Tom, in cooperation with a number of interested organisations, has tried to help the re-colonisation on the Bolton Castle Estate.

One of the estate’s gamekeepers noticed two birds together in the area and this gave Tom the confidence that there could be a pair establishing a territory.

With the expert help of Mike Thornley, of Thornley Wildlife Trust, and Brian Towers, a Bolton Estate river keeper and former tree surgeon, two platforms were built.

The pair that had been seen by the gamekeeper ultimately built a nest on one of the platforms and produced the two chicks in mid-June, which have now been ringed.

Brian Towers building a nest platform.

Tom said: “Over the last 20 years or so I had seen ospreys with increasing frequency, and in 2019 what we thought might be a pair were spotted.

“I decided to stock two ponds near where we had seen them with some trout, hoping that a good food source would keep them here and also reduce pressure on wild fish.

“Friends, family and colleagues from Natural England, the Cumbria Raptor Study Group, BASC and the Lower Ure Conservation Trust all helped in assessing where might be best to build nesting platforms near the areas where the pair were mostly frequenting

“We were overjoyed when they eventually built a nest on one of our platforms and we saw the hen bird apparently sitting on something – we hoped an egg in May – which would mean potential hatching in mid-June.

“One of our keepers has taken a keen interest and has been checking the nest every day of incubation.

“I had a real shock on the day we thought was hatching day when a local farmer who had been observing them on his rounds, saw a large amount of net trailing behind the flying male bird.

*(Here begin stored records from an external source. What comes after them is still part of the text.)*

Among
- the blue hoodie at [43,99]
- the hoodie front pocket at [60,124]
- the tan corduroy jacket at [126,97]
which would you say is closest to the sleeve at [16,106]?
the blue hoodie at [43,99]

“We climbed up to the nest site but luckily by the time we got there the male had freed himself of whatever it was and seemed fine.

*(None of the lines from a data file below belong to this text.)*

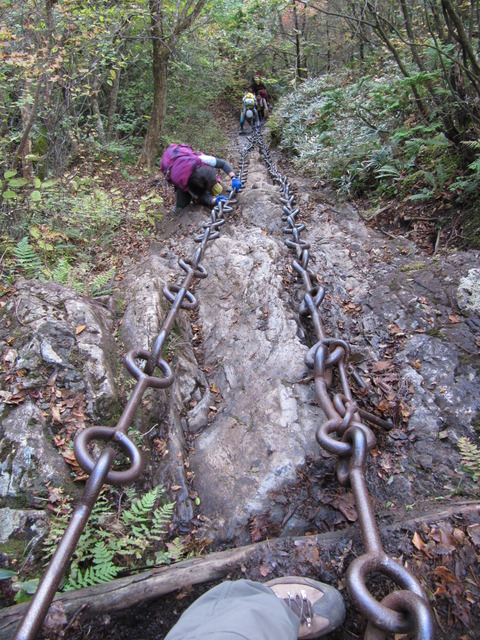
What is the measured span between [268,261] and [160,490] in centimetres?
269

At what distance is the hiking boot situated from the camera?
1454 millimetres

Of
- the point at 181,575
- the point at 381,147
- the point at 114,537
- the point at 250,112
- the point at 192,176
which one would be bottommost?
the point at 114,537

“We were pretty confident of one chick but when we went to ring them we were thrilled to discover two, one of each sex.”

Sacha added:  “I am incredibly honoured to be able to visit the very first osprey breeding pair in Yorkshire. What Tom and his colleagues have achieved is nothing short of a miracle.

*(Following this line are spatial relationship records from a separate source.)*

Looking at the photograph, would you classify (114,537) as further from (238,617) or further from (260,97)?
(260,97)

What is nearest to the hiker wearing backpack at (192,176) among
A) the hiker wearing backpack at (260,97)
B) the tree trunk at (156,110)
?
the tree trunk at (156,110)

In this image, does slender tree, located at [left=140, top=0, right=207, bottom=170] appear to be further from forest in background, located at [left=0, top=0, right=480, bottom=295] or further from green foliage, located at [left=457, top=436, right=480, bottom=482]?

“Our expedition is designed to shine a light on some of the fantastic efforts organisations and individuals like Tom are making to address the challenges faced by ospreys and other migratory birds.

“In the long run we humans can do so much to help ospreys and a wide range of other birds and animals whose lives, like our own, depend on healthy, unpolluted land and oceans.”

Osprey hunting. Photo: Mike Thornley.

Simon Warwick MBE, director of the Lower Ure Conservation Trust, said: “Based on photos, it appears that the male Osprey comes south to Nosterfield Nature Reserve to fish on most days – an easy return trip for an osprey – interestingly every fish we have managed to identify him catch has been a chub.

“It has been a real delight to work with Tom on this and to witness his enthusiasm.

“As he suggests, all our research indicates that this pair is the first in Yorkshire in historic times – incredibly exciting and hopefully the beginning of a Yorkshire dynasty.”